Please note that to the eye they are more blue, a brighter sky blue, than the camera and my lighting has made them look here.
In the last post I mentioned that I had saved a few pennies by converting the spare standard bearers in the Front Rank battalion packs. 

The conversion was done by simply adding a pouch (small balsa wood block) to the bottom of the figures 'flagpole strap'; removing the hilt of the sword from the top of the scabbard; adding a sword from my bits and pieces box. 

It's not a particularly realistic pose but, converting a dozen or so saved me about £20 and I didn't have to waste many figures.

Saturday, 13 May 2023

Mid War Spanish Additions (cont. 13) - Voluntarios de Vizcaya

This unit is actually the 2nd de Voluntarios de Vizcaya: They are cazadores.

The 1812 uniform description in Osprey's Spanish Army of the Napoleonic Wars (3) is "Brown coatee and pantaloons; scarlet collar, cuffs and lapels, white piping; pewter buttons." The details for 1st and 3rd Vizcaya are different.

Figures are by Front Rank.

Flag is by Adolfo Ramos. A great flag this one - totally different in design to any other I have seen.

There has been some minor conversion to these figures. The figures do not come with lapels so I had to remove the central row of buttons on their coatees. The lapels and lapel buttons have simply been painted on.

The officer (nearest stand, left) is a standard bearer with a sword added instead. The standard's shoulder strap now sports a 'square pouch' (at the back). I've done this simple conversion a lot to use up the spare standard bearer figure in each Front Rank 'battalion pack' (each pack of twenty four figures comes with two) to save a few pennies.

There is no detail on the headwear or accoutrements for the 1812 uniform but, Vizcaya units had previously worn a round hat with a white band and white equipment. I assume gaiters were black.

Thursday, 4 May 2023

Packing based 40mm figures for the post

Some time ago I finished a commission of 40mm figures for a client in New York, a client who does not do things by half.

In the past my client has told me that some of the 40mm stuff he gets back through the post, mostly from Europe, arrives damaged in transit. 

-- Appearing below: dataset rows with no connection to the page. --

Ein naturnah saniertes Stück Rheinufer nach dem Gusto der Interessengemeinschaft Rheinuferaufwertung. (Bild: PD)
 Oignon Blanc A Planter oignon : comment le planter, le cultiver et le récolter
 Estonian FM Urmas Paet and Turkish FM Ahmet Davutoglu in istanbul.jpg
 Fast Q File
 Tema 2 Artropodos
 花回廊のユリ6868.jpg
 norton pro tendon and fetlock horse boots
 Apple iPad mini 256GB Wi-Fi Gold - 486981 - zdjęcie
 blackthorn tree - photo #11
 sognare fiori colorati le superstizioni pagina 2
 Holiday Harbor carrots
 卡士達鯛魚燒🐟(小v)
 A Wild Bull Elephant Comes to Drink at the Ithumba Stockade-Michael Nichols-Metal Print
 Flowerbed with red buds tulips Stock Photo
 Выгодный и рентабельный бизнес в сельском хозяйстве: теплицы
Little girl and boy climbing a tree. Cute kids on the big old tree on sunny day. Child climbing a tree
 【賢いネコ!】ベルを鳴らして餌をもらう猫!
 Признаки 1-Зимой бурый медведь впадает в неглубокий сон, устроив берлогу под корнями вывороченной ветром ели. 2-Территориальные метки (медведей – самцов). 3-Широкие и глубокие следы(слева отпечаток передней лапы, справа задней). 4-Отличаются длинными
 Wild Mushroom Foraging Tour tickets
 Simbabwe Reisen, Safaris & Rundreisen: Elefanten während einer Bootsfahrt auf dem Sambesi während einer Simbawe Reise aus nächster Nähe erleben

This is for two reasons. Firstly, 40mm figures are heavy with thin parts (muskets etc.) and can be easily bent or broken if they get shaken in the package, much more so than 28mm. Secondly, this client likes his stuff based on multi figure stands which means they can't be held flat between soft shock absorbing packaging. They need more, much more.

I've painted a lot of this stuff for this client over the years and over that time I've developed a packaging technique to cope with the weight and fragility of multiply based 40mm figures. You might think this packaging method is a lot of work. However, the contents of this parcel were worth an awful lot of money and they needed to get to their destination safely to prevent greater costs and my professional blushes.
First, each stand needs to be self enclosed so that even if the figures get bounced around they are self protecting. 

To this end I use thin card sleeves (old greetings cards), placed over the end files of figures so that any vertical pressures don't actually come down on the figures themselves - the pressure comes down on the top of the sleeve and the base. 

These sleeves are all cut to the same height so that they will fit snuggly into the package's compartments (see below).

These sleeves are held in place by a wrap around of bubble wrap.
Each stand is then placed into a box divided into made to measure compartments. These compartments are made with corrugated card glued together with PVA. They are just a tiny bit longer and wider than the figures' bases and as deep as the height of sleeve, base thickness and bubble wrap.

When the figures' base is wedged into a compartment there isn't any horizontal pressure on the figures. The stand can't tip because when a lid is put on top of the compartment the vertical pressure on the sleeve holds the base flat on the bottom of the box. Any pressure caused by horizontal movement against the sides of the compartment is taken on the edges of the base.

Each compartment is only as deep as the figures plus sleeve, plus a few millimetres for one or two layers of bubble wrap - this is very important, if the figures require too much padding at the top the lid will not hold the sleeve down firmly enough.

This box has two different heights of compartment. One for 'rank and file' stands, one for 'command' stands. It also has some spare room at one end, compartmentalised purely for strength.

Some stands, like this one, have figures that overlap each other (see the mounted officer's outstretched arm) and require the card sleeves to be slotted so that the sleeves don't squash any of the figures with sideways pressure. 

The trick is for the bottom of the sleeve (less slots) to wholly rest on the base.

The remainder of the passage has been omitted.